*Task instructions:* Render the data as a numbered list, covering everything from the line containing "this 474×316 image." down to the line containing "damaged front end [3, 58, 117, 151]", and leave out blank lines.
::: Recorded data :::
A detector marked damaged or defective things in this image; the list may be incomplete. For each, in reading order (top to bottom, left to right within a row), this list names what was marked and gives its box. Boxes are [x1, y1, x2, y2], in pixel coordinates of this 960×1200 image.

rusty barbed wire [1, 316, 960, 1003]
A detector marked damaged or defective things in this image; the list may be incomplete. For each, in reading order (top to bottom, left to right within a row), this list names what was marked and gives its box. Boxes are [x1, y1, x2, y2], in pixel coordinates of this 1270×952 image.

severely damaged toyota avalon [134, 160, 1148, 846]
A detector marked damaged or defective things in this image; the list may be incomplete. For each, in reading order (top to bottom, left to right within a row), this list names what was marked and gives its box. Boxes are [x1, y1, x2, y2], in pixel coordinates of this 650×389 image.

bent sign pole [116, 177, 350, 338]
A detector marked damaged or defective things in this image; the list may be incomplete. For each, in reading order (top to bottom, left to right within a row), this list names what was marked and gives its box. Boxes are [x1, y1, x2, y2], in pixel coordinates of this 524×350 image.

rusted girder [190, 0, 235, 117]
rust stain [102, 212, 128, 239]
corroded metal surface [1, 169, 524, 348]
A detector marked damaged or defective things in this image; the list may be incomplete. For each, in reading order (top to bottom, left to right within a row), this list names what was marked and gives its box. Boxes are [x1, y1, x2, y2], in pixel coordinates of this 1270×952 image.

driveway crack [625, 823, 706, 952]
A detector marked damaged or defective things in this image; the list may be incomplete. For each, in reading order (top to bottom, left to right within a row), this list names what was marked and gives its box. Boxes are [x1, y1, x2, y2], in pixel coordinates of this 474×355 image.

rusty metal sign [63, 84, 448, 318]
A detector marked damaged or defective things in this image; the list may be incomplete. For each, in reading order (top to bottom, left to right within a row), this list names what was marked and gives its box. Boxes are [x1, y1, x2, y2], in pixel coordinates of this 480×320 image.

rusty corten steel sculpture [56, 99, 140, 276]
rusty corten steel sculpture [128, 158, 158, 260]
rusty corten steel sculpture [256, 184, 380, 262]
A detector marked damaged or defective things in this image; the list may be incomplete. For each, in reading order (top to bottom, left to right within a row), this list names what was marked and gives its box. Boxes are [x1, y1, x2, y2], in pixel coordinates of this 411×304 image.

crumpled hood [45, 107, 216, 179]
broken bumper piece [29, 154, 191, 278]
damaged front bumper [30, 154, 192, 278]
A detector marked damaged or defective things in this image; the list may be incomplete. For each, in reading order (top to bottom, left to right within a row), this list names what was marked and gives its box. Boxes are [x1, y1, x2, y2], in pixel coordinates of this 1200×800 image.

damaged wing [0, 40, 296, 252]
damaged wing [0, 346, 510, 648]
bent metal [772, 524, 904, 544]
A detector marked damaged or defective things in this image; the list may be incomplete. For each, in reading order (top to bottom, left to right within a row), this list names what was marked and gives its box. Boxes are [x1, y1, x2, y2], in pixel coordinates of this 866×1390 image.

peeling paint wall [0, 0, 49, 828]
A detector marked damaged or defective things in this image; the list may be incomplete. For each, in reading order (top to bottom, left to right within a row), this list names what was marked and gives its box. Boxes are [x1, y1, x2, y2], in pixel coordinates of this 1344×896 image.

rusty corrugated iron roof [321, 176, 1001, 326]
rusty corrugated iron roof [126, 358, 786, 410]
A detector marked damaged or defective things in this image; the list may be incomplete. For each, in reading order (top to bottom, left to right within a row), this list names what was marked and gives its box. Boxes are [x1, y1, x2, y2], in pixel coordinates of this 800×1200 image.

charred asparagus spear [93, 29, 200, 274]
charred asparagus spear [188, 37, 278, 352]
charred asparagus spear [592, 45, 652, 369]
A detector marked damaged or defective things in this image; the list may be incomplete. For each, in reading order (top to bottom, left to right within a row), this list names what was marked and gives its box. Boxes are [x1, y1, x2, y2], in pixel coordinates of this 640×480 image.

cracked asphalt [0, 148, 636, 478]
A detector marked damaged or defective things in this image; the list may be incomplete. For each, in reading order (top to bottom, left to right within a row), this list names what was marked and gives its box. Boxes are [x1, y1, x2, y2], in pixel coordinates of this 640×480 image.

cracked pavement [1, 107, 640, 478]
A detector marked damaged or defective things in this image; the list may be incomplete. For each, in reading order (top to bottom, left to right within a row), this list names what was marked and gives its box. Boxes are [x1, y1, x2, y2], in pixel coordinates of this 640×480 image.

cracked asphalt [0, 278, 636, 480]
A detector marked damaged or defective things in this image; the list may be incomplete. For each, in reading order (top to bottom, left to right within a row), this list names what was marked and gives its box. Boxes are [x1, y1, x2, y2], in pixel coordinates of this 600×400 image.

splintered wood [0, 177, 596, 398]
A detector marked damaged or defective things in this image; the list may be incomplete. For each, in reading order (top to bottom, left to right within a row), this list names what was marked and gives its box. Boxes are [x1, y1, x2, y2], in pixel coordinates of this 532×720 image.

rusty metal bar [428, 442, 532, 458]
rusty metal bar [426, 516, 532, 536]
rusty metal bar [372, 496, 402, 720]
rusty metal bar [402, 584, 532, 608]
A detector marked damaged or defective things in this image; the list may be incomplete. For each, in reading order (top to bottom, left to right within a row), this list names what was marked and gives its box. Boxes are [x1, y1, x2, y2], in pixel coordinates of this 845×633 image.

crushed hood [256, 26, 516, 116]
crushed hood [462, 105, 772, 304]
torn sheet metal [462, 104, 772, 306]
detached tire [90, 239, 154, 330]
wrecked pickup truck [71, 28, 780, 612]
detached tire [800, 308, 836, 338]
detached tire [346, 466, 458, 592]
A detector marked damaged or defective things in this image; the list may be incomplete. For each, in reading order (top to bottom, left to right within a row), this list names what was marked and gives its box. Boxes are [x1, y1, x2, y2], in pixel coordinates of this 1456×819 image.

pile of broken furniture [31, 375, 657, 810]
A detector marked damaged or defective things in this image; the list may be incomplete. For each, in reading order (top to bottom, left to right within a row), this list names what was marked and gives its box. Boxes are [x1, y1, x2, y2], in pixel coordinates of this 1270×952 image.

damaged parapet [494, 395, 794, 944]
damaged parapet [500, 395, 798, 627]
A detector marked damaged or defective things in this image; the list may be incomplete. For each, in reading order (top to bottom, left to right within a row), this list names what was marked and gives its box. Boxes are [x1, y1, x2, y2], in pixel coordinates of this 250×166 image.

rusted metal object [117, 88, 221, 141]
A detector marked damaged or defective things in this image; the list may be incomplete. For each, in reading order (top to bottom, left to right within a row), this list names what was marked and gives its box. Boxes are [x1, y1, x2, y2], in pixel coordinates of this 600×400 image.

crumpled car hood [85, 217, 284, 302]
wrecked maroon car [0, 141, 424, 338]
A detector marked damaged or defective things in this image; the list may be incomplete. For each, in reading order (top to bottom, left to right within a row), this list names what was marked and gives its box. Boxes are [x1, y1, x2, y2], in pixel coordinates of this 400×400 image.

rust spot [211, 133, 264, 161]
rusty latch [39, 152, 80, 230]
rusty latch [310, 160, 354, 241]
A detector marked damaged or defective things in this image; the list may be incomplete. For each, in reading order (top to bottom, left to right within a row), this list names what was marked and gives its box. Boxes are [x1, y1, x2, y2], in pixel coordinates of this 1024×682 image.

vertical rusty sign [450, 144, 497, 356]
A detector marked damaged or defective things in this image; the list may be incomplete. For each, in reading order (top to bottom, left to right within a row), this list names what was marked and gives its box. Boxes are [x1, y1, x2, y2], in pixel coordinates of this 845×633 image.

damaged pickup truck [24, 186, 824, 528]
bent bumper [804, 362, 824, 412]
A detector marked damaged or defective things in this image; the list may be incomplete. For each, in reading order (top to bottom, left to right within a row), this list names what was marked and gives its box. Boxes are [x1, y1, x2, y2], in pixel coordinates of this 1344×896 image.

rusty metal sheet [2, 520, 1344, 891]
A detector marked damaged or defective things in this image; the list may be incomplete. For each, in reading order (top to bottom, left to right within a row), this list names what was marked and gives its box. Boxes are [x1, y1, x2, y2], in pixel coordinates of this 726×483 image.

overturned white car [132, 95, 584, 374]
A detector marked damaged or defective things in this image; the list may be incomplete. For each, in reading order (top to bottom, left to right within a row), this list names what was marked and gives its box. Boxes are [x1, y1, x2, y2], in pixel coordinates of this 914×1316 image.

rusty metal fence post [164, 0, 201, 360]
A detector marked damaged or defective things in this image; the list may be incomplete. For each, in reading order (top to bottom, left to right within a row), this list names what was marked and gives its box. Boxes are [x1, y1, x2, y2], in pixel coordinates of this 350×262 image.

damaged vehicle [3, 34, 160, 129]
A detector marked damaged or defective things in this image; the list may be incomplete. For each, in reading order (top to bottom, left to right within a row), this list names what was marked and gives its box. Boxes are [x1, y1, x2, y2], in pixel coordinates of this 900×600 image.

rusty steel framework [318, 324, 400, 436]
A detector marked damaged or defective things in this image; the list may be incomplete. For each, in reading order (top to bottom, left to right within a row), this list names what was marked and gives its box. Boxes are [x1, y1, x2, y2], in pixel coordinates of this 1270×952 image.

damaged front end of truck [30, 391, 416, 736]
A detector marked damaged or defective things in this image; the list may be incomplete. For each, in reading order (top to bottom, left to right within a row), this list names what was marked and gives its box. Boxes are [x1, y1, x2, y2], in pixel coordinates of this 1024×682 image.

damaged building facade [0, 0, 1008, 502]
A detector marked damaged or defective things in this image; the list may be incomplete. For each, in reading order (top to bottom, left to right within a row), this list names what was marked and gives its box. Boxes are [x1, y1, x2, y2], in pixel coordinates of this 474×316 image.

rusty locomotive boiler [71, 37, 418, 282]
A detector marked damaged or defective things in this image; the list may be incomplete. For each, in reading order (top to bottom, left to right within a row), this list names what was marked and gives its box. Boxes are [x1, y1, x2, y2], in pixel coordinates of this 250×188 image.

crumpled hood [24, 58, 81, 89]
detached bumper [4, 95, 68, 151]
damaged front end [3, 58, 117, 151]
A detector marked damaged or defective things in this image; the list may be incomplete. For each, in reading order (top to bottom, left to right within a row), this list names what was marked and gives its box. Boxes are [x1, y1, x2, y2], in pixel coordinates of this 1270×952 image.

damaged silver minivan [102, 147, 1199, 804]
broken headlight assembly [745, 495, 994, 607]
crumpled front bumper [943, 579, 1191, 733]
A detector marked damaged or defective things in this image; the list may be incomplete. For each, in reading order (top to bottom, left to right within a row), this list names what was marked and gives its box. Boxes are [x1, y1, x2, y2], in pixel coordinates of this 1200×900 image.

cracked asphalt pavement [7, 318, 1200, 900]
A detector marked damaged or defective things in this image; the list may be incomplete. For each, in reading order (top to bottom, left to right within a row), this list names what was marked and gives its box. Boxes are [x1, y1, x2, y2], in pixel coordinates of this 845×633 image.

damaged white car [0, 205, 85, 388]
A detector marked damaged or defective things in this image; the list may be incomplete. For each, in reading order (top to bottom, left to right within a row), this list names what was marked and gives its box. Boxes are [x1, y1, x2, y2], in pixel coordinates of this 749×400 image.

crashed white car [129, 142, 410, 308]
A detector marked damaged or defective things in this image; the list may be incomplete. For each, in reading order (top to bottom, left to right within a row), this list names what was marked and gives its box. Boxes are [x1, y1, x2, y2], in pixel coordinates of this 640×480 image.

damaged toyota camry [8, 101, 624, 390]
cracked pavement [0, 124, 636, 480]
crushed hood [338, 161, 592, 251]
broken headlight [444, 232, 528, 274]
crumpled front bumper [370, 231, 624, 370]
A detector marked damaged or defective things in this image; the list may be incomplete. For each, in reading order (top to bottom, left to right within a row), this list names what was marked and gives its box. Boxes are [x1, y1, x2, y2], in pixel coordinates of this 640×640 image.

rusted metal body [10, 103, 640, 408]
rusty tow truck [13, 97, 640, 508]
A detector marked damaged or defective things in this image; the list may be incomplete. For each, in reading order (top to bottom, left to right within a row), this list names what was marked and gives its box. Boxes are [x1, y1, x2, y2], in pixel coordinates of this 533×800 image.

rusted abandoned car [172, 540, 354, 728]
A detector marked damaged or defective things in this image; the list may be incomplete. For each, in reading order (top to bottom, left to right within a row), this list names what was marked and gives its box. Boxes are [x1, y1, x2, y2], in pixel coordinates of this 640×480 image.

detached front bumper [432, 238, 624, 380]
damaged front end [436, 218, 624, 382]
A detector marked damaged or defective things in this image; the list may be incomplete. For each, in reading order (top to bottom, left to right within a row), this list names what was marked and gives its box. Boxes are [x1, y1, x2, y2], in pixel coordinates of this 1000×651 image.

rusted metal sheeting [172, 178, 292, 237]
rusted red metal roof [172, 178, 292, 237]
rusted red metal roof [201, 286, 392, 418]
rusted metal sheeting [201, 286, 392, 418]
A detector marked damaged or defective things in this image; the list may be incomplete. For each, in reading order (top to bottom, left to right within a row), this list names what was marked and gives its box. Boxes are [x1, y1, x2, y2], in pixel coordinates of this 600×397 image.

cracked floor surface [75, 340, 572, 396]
:::
*Solution for this exercise:*
1. A detector marked damaged or defective things in this image; the list may be incomplete. For each, in reading order (top to bottom, left to right within a row), this list names what was marked and gives its box. Boxes are [x1, y1, x2, y2], in pixel coordinates of this 474×316 image.
2. rusty locomotive boiler [71, 37, 418, 282]
3. A detector marked damaged or defective things in this image; the list may be incomplete. For each, in reading order (top to bottom, left to right within a row), this list names what was marked and gives its box. Boxes are [x1, y1, x2, y2], in pixel coordinates of this 250×188 image.
4. crumpled hood [24, 58, 81, 89]
5. detached bumper [4, 95, 68, 151]
6. damaged front end [3, 58, 117, 151]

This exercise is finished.